Today, I feel like something is changing.

While there are things about our day-to-day lives that might be encouraging for some, I’m deeply concerned that the spirit of “We’re all in this together”- a questionable idea given the great inequities that existed before the pandemic began- is now giving way to a “let’s return to fiscal sanity” narrative that will swiftly divide us further and leave many Canadians- including many of my friends, loved ones and colleagues-behind.

On a day when our government is delivering a “fiscal snapshot”, some of our political leaders are sensing their moment to strike a blow against what they are now openly calling “reckless spending”. The CBC today is referring to “Eye watering debt projections” ahead.

As some sectors of our economy begin to operate again, others, like the sector I work in, are mostly on life support. The performing arts and the many freelance artists that are the lifeblood of that sector are among the hardest hit workers in this crisis, but they are by no means alone.

◆ Record excerpts:
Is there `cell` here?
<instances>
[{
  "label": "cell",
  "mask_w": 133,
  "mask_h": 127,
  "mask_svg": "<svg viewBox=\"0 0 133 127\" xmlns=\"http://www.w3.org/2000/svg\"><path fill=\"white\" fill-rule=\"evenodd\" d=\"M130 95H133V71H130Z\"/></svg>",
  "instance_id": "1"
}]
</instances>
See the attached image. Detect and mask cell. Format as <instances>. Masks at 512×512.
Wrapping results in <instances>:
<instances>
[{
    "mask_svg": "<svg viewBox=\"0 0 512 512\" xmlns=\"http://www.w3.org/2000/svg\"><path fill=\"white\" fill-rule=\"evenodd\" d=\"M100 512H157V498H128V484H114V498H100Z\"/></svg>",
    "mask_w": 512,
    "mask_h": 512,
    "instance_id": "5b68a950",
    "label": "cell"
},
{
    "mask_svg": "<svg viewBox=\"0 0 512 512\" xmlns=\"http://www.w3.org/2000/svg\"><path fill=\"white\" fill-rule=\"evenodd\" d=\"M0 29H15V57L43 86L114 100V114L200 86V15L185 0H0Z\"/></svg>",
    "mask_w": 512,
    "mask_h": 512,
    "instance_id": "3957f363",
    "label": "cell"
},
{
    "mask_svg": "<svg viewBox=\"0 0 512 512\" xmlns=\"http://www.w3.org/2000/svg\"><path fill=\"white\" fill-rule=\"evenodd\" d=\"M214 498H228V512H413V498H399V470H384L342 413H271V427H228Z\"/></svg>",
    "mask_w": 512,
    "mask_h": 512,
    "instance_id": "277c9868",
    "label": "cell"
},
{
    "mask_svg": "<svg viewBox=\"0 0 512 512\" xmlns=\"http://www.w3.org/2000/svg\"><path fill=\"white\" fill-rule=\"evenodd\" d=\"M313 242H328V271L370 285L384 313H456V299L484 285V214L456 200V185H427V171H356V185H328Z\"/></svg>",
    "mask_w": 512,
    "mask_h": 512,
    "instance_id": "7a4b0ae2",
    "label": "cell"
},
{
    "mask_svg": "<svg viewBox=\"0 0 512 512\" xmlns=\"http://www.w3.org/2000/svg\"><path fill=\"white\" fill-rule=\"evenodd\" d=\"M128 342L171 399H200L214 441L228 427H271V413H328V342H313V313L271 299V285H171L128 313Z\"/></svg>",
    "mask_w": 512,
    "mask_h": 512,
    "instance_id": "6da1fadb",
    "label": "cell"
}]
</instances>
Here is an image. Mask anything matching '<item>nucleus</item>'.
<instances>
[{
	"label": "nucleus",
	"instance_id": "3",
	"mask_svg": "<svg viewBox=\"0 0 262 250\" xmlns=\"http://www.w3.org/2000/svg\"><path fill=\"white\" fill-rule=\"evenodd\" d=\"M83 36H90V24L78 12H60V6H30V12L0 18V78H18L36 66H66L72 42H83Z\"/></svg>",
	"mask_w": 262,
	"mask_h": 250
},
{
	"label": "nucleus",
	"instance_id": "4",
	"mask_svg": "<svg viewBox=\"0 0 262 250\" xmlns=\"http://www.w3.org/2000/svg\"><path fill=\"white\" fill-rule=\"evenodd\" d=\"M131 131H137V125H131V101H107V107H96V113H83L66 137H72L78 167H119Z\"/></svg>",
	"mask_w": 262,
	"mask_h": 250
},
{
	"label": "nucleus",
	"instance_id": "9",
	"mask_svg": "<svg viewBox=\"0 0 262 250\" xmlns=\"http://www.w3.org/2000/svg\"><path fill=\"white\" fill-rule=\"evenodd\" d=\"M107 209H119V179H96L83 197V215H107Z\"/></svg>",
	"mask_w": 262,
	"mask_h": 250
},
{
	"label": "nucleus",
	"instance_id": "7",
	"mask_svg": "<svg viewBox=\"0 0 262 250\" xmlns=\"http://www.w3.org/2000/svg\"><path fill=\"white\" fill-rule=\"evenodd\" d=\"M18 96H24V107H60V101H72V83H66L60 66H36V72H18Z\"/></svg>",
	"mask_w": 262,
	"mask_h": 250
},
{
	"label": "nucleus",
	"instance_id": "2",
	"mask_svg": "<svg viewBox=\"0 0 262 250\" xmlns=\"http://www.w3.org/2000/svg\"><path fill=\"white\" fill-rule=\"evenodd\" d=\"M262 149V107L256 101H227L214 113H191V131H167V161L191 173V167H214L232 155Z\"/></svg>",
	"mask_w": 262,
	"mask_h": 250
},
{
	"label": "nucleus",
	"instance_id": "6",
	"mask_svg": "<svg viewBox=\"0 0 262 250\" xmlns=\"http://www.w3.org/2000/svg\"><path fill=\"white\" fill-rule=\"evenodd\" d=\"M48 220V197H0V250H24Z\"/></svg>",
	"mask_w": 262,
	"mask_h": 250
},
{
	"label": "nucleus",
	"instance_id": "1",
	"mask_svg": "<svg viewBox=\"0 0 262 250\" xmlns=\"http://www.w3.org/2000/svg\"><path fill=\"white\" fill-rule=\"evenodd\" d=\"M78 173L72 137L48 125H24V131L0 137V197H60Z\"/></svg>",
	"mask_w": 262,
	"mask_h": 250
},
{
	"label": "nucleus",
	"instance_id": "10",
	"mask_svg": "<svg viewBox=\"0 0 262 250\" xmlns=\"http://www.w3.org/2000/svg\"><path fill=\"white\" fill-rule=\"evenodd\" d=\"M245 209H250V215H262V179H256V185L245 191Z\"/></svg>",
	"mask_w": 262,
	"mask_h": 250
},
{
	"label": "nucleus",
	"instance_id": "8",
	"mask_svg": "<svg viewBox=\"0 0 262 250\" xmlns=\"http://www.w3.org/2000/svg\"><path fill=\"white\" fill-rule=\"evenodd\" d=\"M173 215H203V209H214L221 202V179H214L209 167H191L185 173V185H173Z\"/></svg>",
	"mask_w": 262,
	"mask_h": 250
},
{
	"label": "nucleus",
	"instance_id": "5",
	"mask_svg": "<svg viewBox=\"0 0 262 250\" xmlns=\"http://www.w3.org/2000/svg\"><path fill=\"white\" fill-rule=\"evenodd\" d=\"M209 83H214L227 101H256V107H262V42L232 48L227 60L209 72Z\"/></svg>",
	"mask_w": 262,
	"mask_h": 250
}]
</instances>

◆ Task list:
a) In the passage on pandemic spending, what is the government delivering on the day the author writes?
b) Change "narrative" to "story" in the passage on pandemic spending, and give the text between "Today, I feel" and "ones and colleagues-behind.", inclusive.
c) Write the next few sentences of the passage on pandemic spending, picking up after its final sentence.
The records come from a separate source unrelated to the passage on pandemic spending.

◆ Exercise answers:
a) A "fiscal snapshot".

b)
Today, I feel like something is changing.

While there are things about our day-to-day lives that might be encouraging for some, I’m deeply concerned that the spirit of “We’re all in this together”- a questionable idea given the great inequities that existed before the pandemic began- is now giving way to a “let’s return to fiscal sanity” story that will swiftly divide us further and leave many Canadians- including many of my friends, loved ones and colleagues-behind.

c)
I sense that many federal and provincial politicians who felt unable to oppose a basic income when it was universally needed (it was politically impossible) now see the potential to play to their respective political bases and, in some cases, pick winners and losers under the cover of “fiscal responsibility”. Listening to Andrew Sheer speak today (forgive me, but I need to be specific) made my blood run cold. We are in a minority parliament, and those that are quietly opposed to programs like the CERB will feel increasingly bold to voice their opposition.

So many things about how our economy “works” simply doesn’t. If that wasn’t clear before this pandemic, it should be abundantly clear now.

Please, take the time to communicate with your elected representatives at every level and advocate for the people in your lives who are vulnerable in this moment. If your prospects are looking up, remain aware of the people around you for whom conditions are not improving. There are so many people in our country who are one CERB payment away from a desperate situation, and they might not be in a position to effectively advocate for themselves.

Please think about people who you haven’t reached out to in months. Just because you haven’t heard from them doesn’t mean they don’t need you.

Things are not easier for many people today than they were in March. For so many people, they are getting harder daily. Let’s fight each other’s corner, every day.